• **PROBLEM DETAILS**
Locate every line in the items below that contains the word "years" and copy each such line in full.

• **DATA FOR THIS TASK**
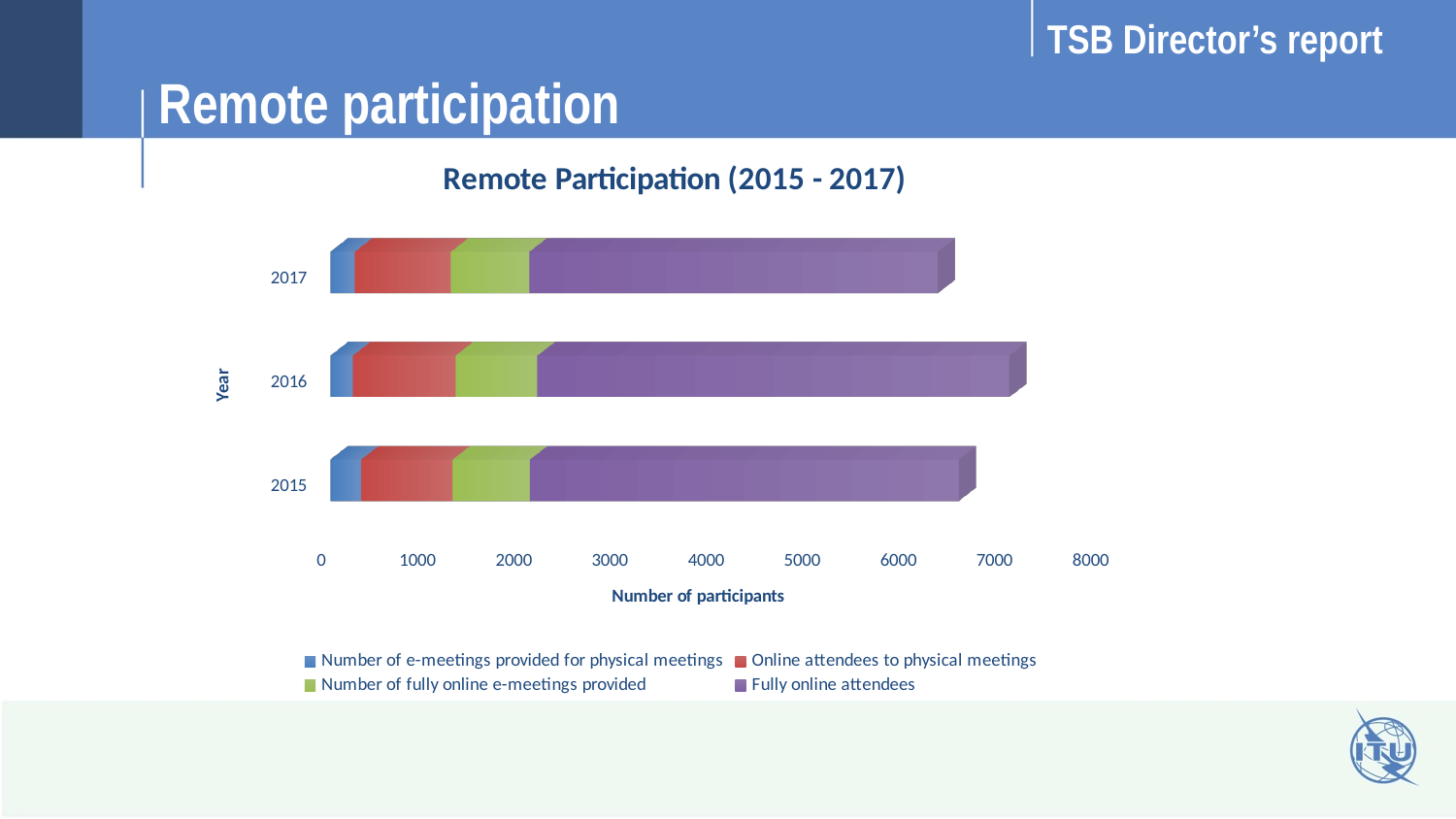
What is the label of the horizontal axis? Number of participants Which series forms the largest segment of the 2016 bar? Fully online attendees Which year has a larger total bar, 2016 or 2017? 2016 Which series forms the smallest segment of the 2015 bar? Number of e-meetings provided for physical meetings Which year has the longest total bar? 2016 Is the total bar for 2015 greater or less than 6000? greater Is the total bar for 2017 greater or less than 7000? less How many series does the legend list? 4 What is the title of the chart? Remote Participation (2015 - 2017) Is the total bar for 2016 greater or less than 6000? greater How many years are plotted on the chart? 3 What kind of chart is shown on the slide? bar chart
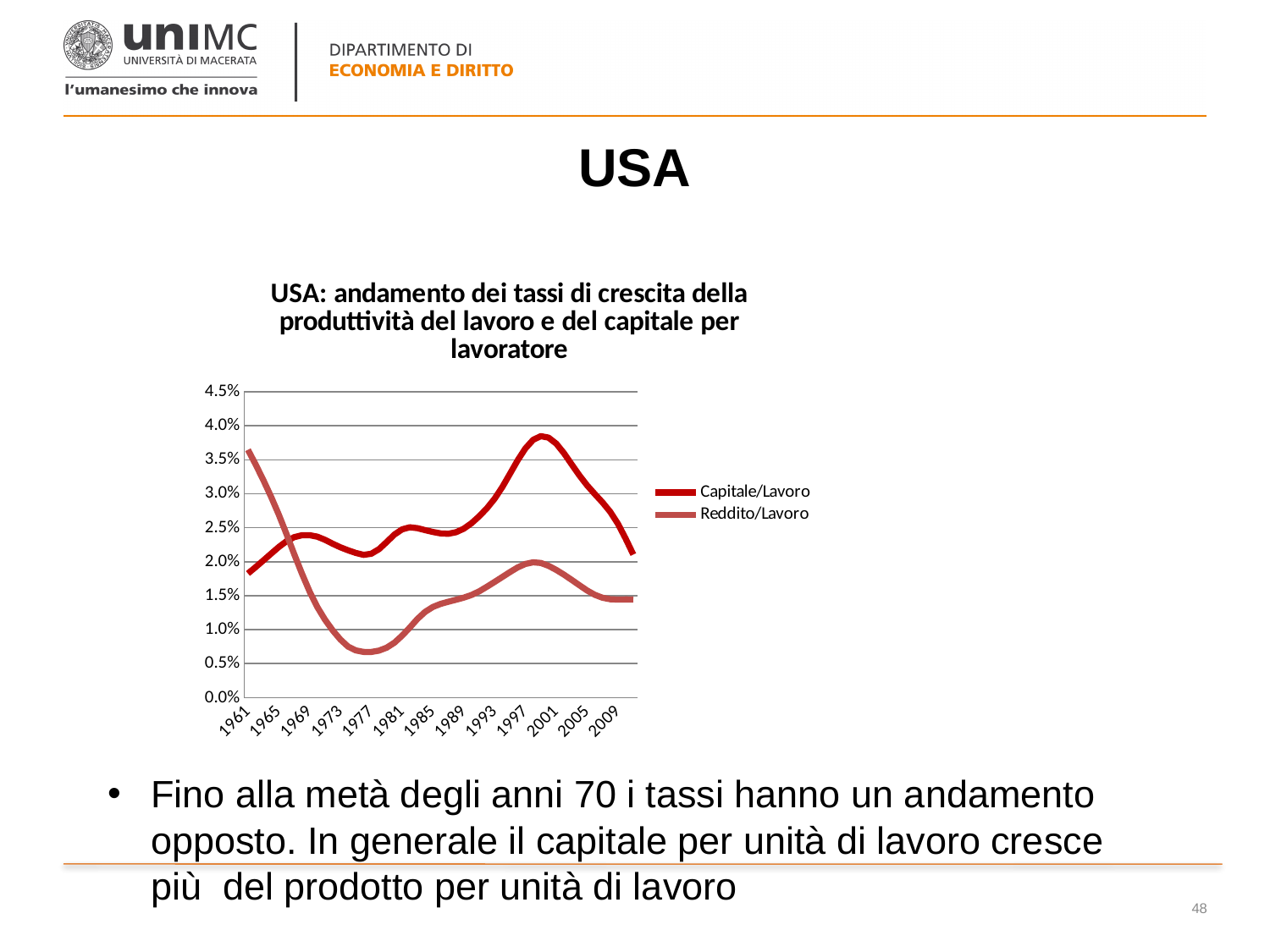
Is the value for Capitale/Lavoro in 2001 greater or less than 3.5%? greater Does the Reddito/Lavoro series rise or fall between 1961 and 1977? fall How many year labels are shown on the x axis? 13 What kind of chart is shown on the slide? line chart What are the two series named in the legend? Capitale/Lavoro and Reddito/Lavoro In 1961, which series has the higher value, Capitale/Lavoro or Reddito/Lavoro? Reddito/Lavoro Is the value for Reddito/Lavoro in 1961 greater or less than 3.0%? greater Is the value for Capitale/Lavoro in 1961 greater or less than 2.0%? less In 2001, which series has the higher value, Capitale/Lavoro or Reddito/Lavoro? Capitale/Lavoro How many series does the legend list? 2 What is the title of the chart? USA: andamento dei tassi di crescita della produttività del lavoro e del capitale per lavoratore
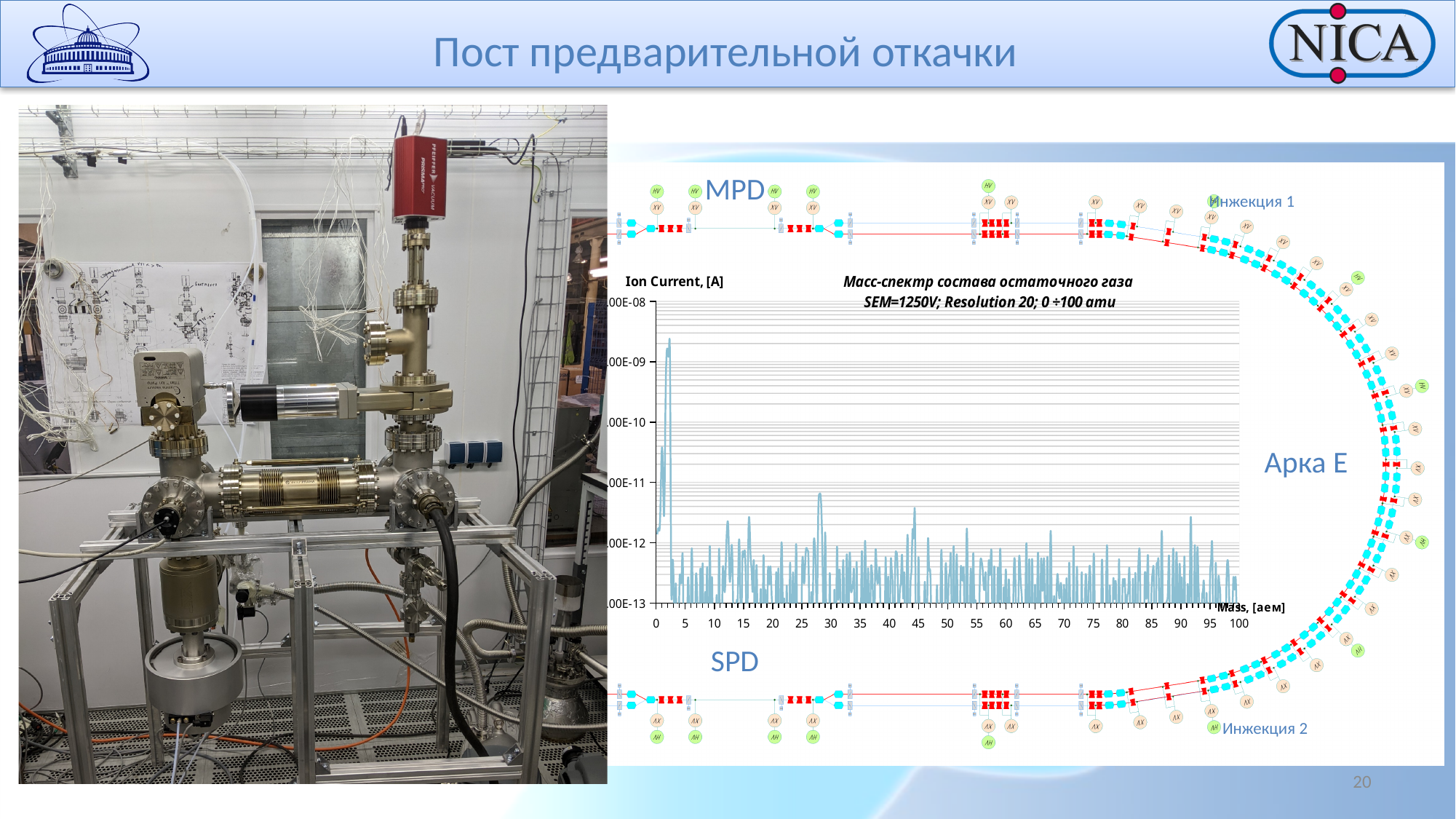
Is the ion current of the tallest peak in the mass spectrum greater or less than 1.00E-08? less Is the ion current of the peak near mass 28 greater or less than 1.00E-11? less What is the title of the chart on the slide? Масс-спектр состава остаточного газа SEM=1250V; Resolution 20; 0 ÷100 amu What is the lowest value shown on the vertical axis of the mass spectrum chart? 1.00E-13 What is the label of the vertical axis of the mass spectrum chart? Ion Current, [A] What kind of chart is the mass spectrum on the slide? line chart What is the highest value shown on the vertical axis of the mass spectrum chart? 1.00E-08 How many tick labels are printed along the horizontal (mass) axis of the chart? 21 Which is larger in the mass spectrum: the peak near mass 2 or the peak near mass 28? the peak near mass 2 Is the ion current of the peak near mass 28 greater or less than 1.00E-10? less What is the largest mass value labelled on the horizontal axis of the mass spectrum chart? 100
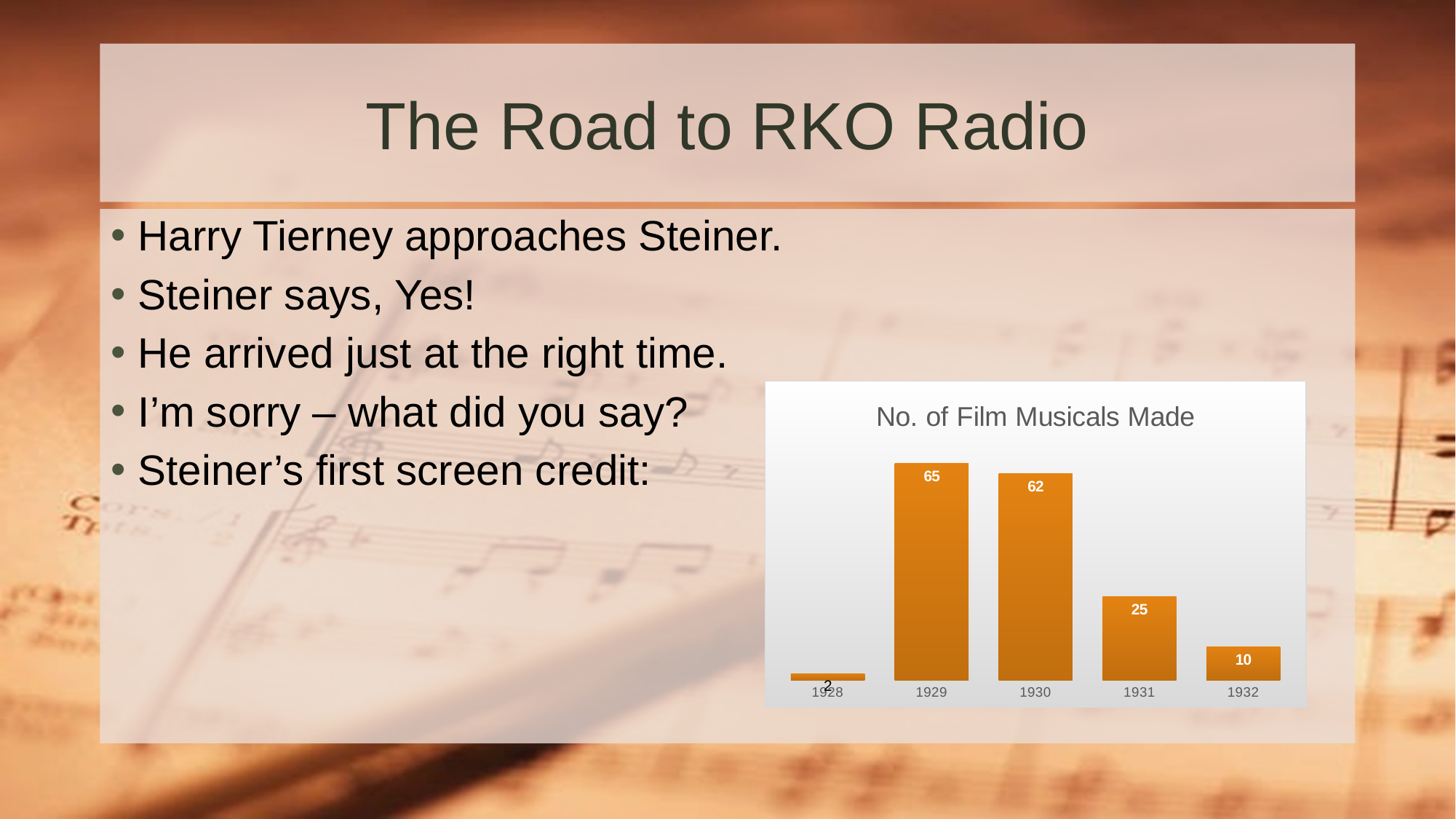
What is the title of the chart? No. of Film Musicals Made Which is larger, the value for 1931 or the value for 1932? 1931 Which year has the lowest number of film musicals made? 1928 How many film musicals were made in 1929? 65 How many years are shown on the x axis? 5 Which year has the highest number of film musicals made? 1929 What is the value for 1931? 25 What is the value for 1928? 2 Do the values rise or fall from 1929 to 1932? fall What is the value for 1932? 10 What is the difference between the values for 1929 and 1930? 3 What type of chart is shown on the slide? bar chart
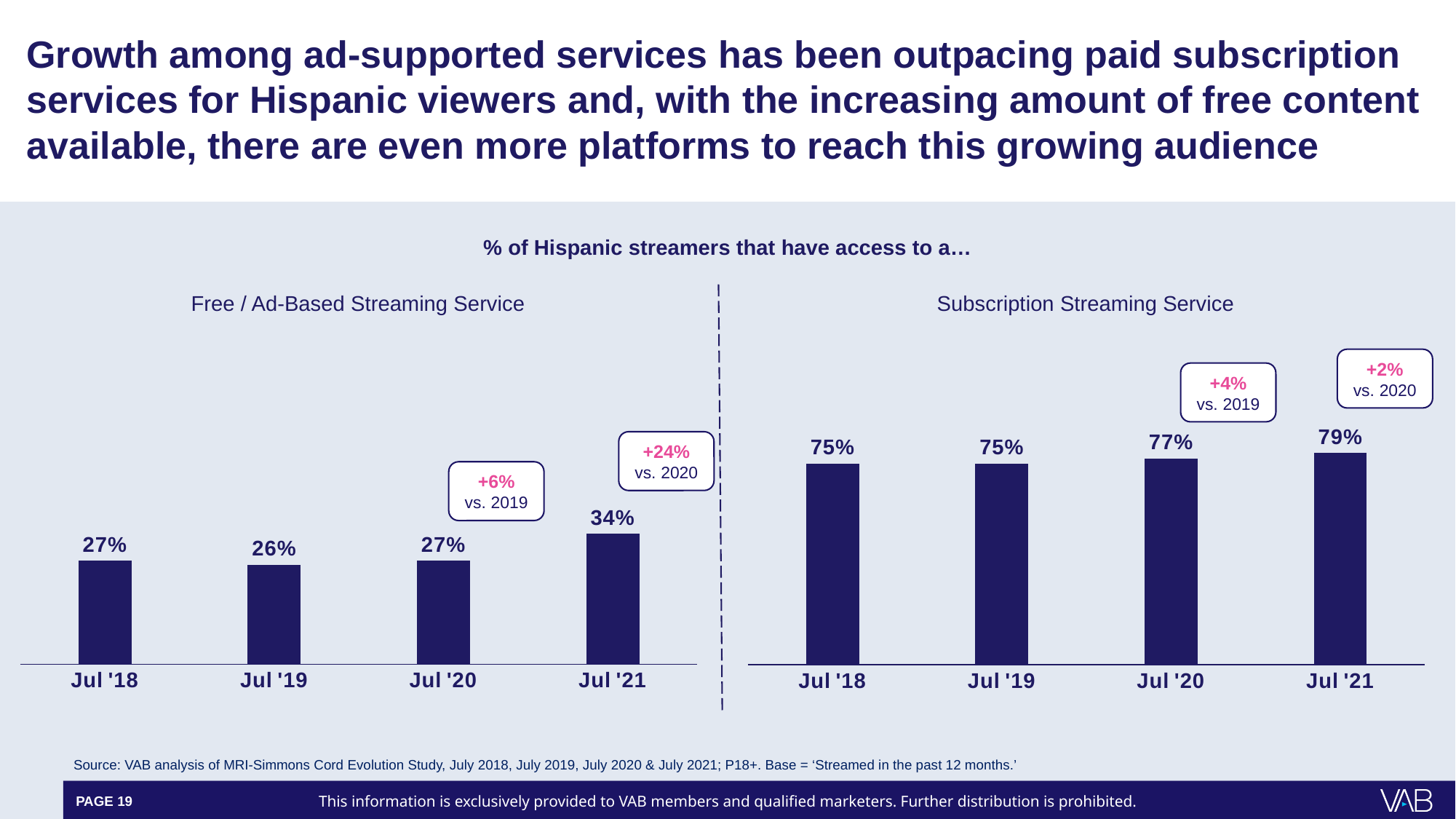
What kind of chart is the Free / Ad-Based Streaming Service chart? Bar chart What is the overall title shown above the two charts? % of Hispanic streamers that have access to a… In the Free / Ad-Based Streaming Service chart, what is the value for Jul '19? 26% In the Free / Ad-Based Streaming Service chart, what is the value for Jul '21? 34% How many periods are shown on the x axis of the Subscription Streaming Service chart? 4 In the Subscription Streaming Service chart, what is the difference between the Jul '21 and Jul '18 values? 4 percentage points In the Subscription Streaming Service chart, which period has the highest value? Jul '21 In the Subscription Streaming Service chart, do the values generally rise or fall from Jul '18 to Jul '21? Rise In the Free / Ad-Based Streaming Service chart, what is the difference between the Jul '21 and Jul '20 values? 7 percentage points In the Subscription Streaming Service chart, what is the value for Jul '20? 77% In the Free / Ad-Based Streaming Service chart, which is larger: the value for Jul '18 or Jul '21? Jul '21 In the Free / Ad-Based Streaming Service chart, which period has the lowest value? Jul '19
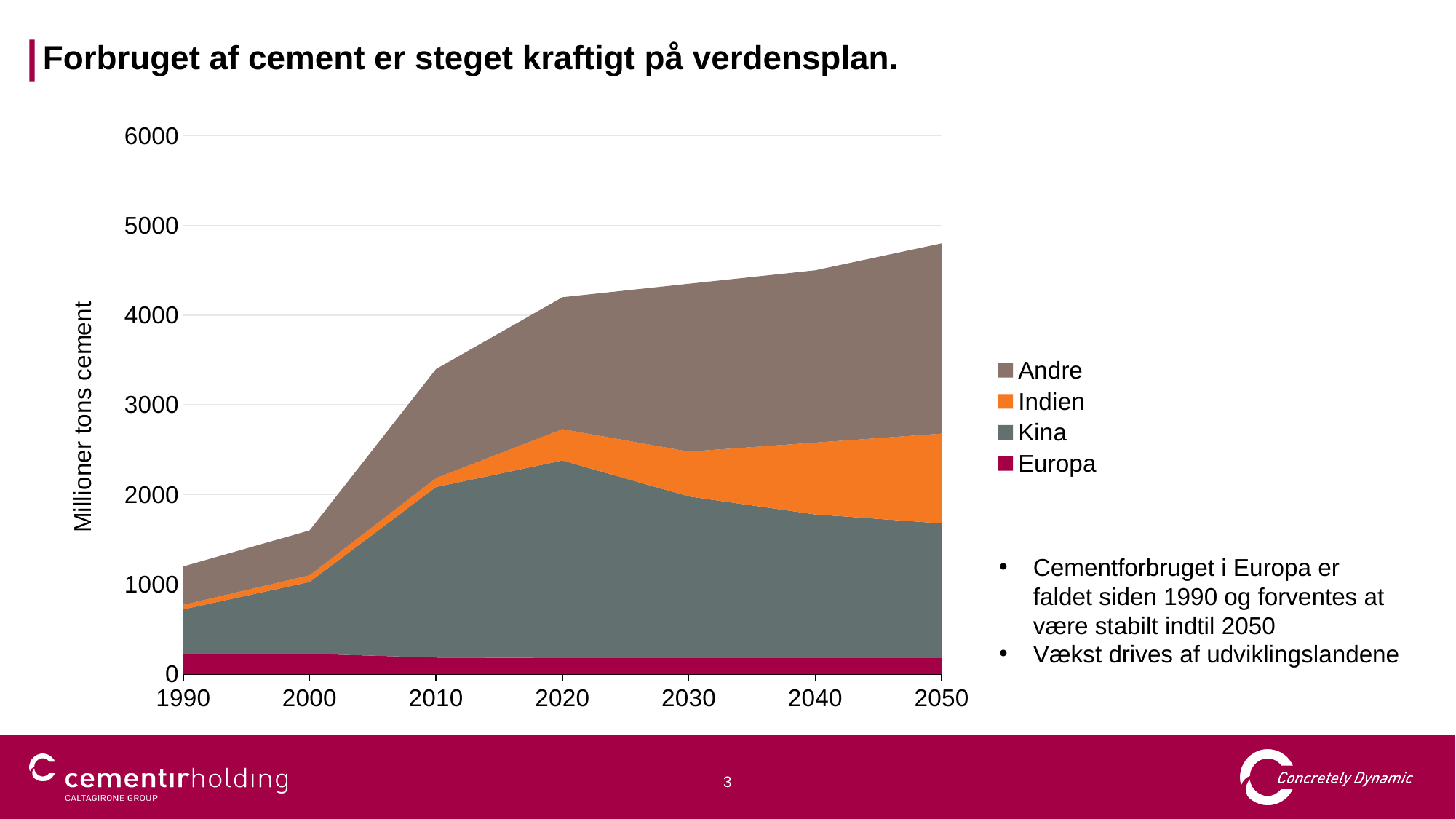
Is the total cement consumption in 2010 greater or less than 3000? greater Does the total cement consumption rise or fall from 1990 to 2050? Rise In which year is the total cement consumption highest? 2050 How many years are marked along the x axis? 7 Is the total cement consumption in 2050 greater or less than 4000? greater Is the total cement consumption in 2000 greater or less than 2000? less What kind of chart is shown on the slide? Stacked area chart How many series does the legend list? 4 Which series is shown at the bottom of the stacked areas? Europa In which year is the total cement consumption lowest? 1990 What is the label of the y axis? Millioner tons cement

• **SOLUTION**
What is the label of the horizontal axis? Number of participants Which series forms the largest segment of the 2016 bar? Fully online attendees Which year has a larger total bar, 2016 or 2017? 2016 Which series forms the smallest segment of the 2015 bar? Number of e-meetings provided for physical meetings Which year has the longest total bar? 2016 Is the total bar for 2015 greater or less than 6000? greater Is the total bar for 2017 greater or less than 7000? less How many series does the legend list? 4 What is the title of the chart? Remote Participation (2015 - 2017) Is the total bar for 2016 greater or less than 6000? greater How many years are plotted on the chart? 3 What kind of chart is shown on the slide? bar chart
What is the title of the chart? No. of Film Musicals Made Which is larger, the value for 1931 or the value for 1932? 1931 Which year has the lowest number of film musicals made? 1928 How many film musicals were made in 1929? 65 How many years are shown on the x axis? 5 Which year has the highest number of film musicals made? 1929 What is the value for 1931? 25 What is the value for 1928? 2 Do the values rise or fall from 1929 to 1932? fall What is the value for 1932? 10 What is the difference between the values for 1929 and 1930? 3 What type of chart is shown on the slide? bar chart
Is the total cement consumption in 2010 greater or less than 3000? greater Does the total cement consumption rise or fall from 1990 to 2050? Rise In which year is the total cement consumption highest? 2050 How many years are marked along the x axis? 7 Is the total cement consumption in 2050 greater or less than 4000? greater Is the total cement consumption in 2000 greater or less than 2000? less What kind of chart is shown on the slide? Stacked area chart How many series does the legend list? 4 Which series is shown at the bottom of the stacked areas? Europa In which year is the total cement consumption lowest? 1990 What is the label of the y axis? Millioner tons cement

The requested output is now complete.